Over the last ten years, FSD Africa has pro-actively worked with governments, regulators, market authorities and financial institutions to address this shortfall, and to create the environment necessary for private capital involvement via policy changes, regulatory evolution and clear, transparent frameworks which inspire investor trust. To stimulate a growth in domestic private investment, we have devised a concerted campaign to develop innovative new financial vehicles and blended finance instruments. But above all, we have sought to correct a misconception prevalent among international investors – and domestic investors too – that Africa is a high-risk investment.
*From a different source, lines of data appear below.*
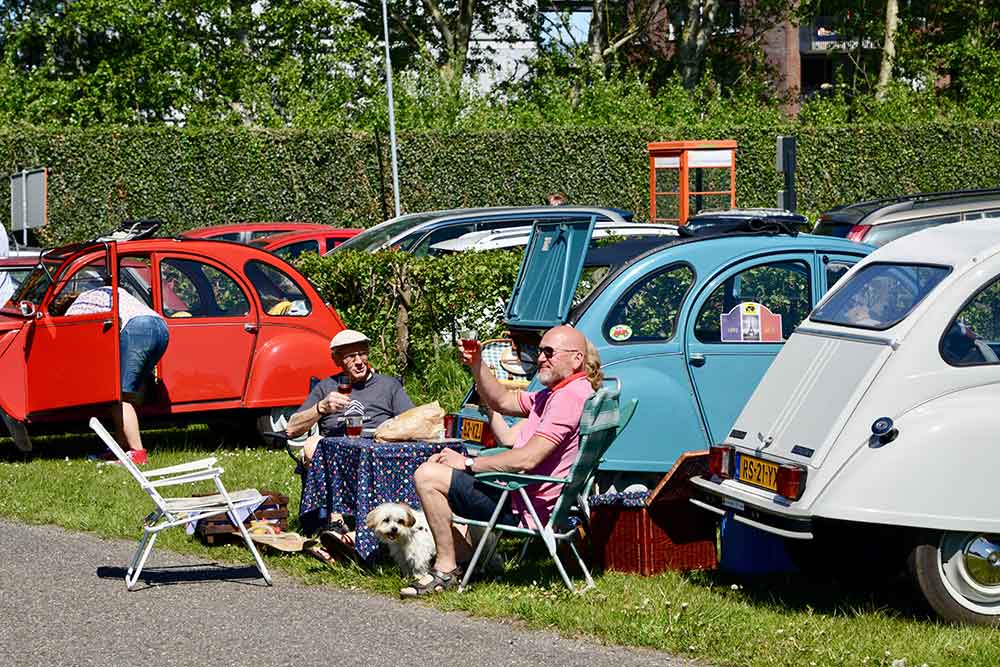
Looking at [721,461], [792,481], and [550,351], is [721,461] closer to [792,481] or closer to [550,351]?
[792,481]

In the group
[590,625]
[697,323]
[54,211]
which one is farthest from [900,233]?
[54,211]

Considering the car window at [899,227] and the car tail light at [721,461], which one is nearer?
the car tail light at [721,461]

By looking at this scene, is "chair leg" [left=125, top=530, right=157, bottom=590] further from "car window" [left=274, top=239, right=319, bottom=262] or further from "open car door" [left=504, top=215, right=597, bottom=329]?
"car window" [left=274, top=239, right=319, bottom=262]

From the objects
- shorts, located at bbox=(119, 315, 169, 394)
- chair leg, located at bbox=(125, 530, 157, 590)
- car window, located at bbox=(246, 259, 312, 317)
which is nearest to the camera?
chair leg, located at bbox=(125, 530, 157, 590)

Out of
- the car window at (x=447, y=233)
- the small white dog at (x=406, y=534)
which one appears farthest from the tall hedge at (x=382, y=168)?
the small white dog at (x=406, y=534)

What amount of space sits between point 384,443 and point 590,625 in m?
2.13

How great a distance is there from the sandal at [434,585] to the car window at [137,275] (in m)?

We are proud of this ten-year record, but we know better than anyone that we need to accelerate these efforts. As Africa confronts the deadly consequences of climate change, the urgency of attracting more private investment to the continent only grows. Concerningly, the gulf between what Africa needs to fund its plans to tackle climate change, and what is actually available from public finances, is vast – running at almost US $250bn a year. Strikingly, in the region arguably most at risk from ongoing climate change, Africa’s private sector share of climate finance is lower than any other region, at 14%.
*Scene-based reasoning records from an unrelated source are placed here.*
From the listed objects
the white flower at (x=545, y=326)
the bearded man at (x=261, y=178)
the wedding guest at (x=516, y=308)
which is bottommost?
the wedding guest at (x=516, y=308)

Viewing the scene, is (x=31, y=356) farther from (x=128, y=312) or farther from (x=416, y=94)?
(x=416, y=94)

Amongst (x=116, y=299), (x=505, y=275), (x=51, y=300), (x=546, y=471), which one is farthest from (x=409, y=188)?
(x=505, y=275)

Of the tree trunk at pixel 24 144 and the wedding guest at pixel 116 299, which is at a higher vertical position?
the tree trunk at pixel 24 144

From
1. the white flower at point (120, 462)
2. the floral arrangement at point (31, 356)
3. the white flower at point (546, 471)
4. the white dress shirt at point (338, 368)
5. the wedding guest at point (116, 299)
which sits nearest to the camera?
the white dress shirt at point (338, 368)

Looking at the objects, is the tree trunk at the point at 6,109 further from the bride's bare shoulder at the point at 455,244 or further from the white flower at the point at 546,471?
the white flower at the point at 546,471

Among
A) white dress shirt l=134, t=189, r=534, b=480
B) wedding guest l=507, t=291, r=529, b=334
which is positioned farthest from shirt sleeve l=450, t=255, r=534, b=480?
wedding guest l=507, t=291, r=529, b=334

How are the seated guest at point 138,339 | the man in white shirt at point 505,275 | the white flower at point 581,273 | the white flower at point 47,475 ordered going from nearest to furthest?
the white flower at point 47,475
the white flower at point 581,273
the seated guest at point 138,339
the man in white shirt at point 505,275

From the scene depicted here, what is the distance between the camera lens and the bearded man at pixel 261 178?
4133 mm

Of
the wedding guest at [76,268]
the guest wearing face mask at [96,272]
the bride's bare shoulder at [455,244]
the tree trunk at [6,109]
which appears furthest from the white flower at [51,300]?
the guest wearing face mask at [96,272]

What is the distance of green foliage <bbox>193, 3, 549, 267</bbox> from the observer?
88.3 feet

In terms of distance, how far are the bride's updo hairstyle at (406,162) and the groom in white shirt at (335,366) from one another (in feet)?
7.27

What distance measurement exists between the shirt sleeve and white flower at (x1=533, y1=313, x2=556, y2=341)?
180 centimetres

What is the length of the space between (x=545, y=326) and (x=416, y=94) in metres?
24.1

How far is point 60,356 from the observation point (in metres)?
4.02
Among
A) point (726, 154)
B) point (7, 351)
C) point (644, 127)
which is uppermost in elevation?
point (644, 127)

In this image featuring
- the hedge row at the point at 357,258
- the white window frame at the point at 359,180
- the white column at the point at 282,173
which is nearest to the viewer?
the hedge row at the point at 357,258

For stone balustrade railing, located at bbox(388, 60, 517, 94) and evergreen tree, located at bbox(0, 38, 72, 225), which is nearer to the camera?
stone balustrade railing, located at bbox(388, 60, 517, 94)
Sobering as these figures are, the reasons to be optimistic about Africa’s economic trajectory are only multiplying. Partly because of a traditional lack of financial services, Africa has emerged as a leader in mobile money, which is democratising financial services in even the most marginalised communities, and rapidly enfranchising its young people in the formal economy, generating exponential opportunities for entrepreneurs and small businesses to access credit and financing. Meanwhile, not unconnected with the rise of mobile payments, a burgeoning tech sector on the continent is attracting the attention and investment of investors globally (Africa has produced four tech unicorns and counting). Finally, Africa’s great peril could, with proper investment and management, become a major economic engine: the development of a carbon offset and credit industry, rewarding states for the preservation of their ecological wealth, could spur a great inflow of capital to the continent, and ensure its economic development does not come at the price of its wondrous natural wealth.

These are reasons to be profoundly hopeful, but no room for complacency. Our work to construct financial markets which serve Africans, deliver sustainable, green and equitable economic growth, and enables this great continent to realise its unmatched potential, must continue apace.